Codecraft

software = science + art + people

Why Weakened Dev Teams Suffer From NIH Syndrome

2008-07-30

(NIH = Not Invented Here)

So here’s the situation. Product Management says feature X must be built. Development scopes the feature and discovers that the “right” solution involves using code developed elsewhere. But unfortunately, the other team’s code uses different assumptions and will take some extra time to shoehorn into the new context. In other words, the right solution is too costly.

If a development team doesn’t have an architect who can advocate for the right solution based on first principles, then it uses the tried-and-true scope/schedule/resources lever (about its only negotiating tool) to push back.

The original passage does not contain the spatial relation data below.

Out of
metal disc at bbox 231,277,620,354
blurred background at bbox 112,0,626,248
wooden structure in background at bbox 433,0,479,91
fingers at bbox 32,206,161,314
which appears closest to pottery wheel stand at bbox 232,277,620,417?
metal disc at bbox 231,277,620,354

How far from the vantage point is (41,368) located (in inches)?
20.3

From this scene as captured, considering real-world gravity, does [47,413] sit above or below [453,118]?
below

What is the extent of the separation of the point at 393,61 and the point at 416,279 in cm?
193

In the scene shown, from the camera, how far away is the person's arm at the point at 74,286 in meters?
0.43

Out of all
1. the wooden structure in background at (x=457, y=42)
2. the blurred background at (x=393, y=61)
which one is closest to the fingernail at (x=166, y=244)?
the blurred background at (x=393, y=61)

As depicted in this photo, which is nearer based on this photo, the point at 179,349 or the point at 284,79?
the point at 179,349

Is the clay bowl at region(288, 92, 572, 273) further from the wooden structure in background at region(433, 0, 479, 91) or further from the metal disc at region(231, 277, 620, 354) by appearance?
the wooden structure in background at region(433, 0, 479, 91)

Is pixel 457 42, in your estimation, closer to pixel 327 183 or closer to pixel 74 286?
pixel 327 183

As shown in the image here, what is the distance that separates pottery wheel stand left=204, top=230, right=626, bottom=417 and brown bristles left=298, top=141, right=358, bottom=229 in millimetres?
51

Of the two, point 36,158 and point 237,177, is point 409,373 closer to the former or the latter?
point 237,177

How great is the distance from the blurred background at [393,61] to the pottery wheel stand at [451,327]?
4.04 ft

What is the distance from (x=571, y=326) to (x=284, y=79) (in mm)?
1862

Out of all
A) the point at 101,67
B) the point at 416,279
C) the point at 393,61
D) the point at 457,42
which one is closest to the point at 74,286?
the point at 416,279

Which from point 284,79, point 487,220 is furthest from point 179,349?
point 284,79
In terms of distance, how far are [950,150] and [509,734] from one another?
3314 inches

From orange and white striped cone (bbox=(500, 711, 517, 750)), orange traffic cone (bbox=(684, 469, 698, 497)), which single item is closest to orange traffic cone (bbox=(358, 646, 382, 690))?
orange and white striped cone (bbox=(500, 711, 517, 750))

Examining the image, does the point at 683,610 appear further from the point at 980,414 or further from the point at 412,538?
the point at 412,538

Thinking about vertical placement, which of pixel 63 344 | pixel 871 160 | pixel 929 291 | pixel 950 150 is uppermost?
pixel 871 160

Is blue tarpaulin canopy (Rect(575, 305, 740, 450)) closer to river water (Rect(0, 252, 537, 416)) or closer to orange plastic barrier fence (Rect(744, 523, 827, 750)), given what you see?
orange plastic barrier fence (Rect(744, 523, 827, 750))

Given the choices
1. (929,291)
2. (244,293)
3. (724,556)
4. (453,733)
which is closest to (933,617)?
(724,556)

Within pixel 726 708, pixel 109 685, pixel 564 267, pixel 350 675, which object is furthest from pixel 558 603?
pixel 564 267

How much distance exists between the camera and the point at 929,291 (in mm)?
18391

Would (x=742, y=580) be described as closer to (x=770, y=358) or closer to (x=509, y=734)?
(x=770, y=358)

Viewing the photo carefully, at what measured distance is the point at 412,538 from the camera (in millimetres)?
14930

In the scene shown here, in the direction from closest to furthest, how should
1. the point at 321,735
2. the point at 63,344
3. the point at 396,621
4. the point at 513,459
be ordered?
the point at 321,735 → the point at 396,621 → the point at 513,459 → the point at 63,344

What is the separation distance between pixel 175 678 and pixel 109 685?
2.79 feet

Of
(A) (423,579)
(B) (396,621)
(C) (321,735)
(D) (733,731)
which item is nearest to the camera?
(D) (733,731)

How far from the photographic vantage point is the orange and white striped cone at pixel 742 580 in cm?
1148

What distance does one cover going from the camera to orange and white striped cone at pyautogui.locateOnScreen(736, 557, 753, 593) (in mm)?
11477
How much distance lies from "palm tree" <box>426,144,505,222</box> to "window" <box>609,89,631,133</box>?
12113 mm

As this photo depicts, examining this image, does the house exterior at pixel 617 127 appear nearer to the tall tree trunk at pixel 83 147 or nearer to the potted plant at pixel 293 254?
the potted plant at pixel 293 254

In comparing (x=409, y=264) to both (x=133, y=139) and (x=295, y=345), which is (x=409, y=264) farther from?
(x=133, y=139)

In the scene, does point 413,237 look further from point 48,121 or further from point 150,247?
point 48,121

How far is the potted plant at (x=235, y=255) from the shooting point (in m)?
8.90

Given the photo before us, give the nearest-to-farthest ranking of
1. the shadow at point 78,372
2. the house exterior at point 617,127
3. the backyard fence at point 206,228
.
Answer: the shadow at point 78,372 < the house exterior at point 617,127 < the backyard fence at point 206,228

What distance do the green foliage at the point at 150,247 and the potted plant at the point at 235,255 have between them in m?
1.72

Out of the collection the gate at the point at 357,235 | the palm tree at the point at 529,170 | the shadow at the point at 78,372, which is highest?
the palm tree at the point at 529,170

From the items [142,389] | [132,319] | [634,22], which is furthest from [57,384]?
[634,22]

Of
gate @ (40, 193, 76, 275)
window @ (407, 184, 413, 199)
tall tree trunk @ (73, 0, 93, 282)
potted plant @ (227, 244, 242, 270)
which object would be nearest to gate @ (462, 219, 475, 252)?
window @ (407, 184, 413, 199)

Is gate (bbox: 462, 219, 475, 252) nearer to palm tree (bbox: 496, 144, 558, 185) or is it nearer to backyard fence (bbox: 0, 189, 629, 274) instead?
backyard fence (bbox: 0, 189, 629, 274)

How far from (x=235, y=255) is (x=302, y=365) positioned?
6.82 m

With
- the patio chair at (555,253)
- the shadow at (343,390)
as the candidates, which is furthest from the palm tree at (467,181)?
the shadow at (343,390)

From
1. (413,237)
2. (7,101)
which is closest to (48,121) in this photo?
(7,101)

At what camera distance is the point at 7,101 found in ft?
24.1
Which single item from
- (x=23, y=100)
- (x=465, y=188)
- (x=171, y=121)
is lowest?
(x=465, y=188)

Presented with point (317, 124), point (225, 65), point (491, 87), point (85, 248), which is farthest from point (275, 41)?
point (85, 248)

The problem is that in this scenario, product management isn’t really forced to come to terms with the long term strategic consequences of doing things wrong. So the scope is adjusted, or the schedule is adjusted, or the resources are adjusted — but only enough to rescue the feature, not enough to do it right.

As a result, dev has to invent a half-baked alternative to the other team’s solution. Ad nauseum.

We look at the dev team and say that they have “Not Invented Here” Syndrome, because they never seem to use the solutions that other teams have built. In many cases, the real problem is that the Product Management and Dev don’t have an architect mediating and looking at the situation from the standpoint of maximizing the ROI of strategic technology investments.